• _COMPITO ASSEGNATO A_
Puoi ricopiare senza alcuna modifica le righe delle voci che partono da quella contenente "Looking at this" e terminano con quella contenente "which one is", entrambe incluse?

• _BRANO FORNITO_
==================================================

Quando si parla di DREAM TEAM si pensa unicamente ad una squadra nel mondo dello sport professionistico.
La nazionale olimpica USA 92 di basket.
È certamente la squadra più iconica mai assemblata perchè tutti i più grandi giocatori dell’epoca sono stati riuniti in un solo team.
Erano talmente forti che gli avversari non volevano giocarci contro ed anzi erano preoccupati solo di farsi più foto ricordo possibili insieme ai giocatori
Hanno vinto tutte le partite di quell’olimpiade con scarti di punteggio tra i 30 ed i 50 punti
Un dominio totale.
Nel 1992, per la prima volta nella storia dei giochi, i professionisti della NBA furono ammessi a partecipare alle Olimpiadi nelle varie nazionali.
Prima di questa edizione le squadre potevano essere composte solo da giocatori del college.
La selezione a stelle e strisce quattro anni prima, nel 1988 a Seul, conquistò soltanto una medaglia di bronzo e fu sculacciata pesantemente dall’Unione Sovietica (rivale non solo sportiva) e Jugoslavia.
Una condizione inaccettabile per lo sport americano che basa la sua stessa esistenza su “essere i più forti del mondo”.

==================================================

• _DATI ESTRATTI_
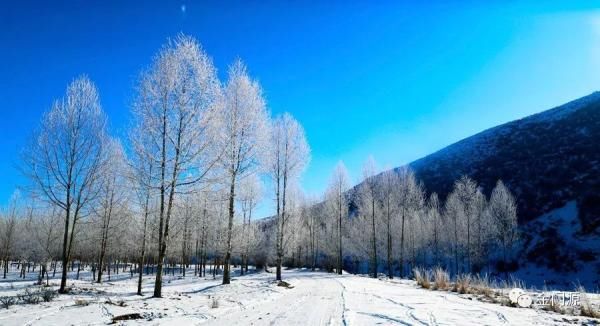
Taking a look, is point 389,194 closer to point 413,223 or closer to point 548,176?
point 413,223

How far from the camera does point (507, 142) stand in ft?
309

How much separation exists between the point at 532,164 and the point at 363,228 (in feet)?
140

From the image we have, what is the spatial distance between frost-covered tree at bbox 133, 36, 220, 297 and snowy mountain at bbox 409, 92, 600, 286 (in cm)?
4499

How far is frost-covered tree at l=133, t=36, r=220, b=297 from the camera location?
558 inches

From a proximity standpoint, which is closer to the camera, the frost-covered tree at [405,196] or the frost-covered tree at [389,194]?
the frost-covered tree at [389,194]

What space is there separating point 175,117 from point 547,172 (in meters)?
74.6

==================================================

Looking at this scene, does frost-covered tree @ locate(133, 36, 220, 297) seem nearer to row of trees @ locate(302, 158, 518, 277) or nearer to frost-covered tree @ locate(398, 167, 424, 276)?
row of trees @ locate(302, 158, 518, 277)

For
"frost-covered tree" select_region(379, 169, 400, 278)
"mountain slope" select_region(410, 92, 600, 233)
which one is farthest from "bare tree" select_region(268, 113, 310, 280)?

==================================================

• _COMPITO ASSEGNATO B_
Puoi riportare parola per parola il passo del brano sul Dream Team che parte da "Quando si parla" e termina con "Un dominio totale."?

• _RISPOSTA AL COMPITO A_
Looking at this scene, does frost-covered tree @ locate(133, 36, 220, 297) seem nearer to row of trees @ locate(302, 158, 518, 277) or nearer to frost-covered tree @ locate(398, 167, 424, 276)?
row of trees @ locate(302, 158, 518, 277)

For
"frost-covered tree" select_region(379, 169, 400, 278)
"mountain slope" select_region(410, 92, 600, 233)
which one is farthest from "bare tree" select_region(268, 113, 310, 280)?

• _RISPOSTA AL COMPITO B_
Quando si parla di DREAM TEAM si pensa unicamente ad una squadra nel mondo dello sport professionistico.
La nazionale olimpica USA 92 di basket.
È certamente la squadra più iconica mai assemblata perchè tutti i più grandi giocatori dell’epoca sono stati riuniti in un solo team.
Erano talmente forti che gli avversari non volevano giocarci contro ed anzi erano preoccupati solo di farsi più foto ricordo possibili insieme ai giocatori
Hanno vinto tutte le partite di quell’olimpiade con scarti di punteggio tra i 30 ed i 50 punti
Un dominio totale.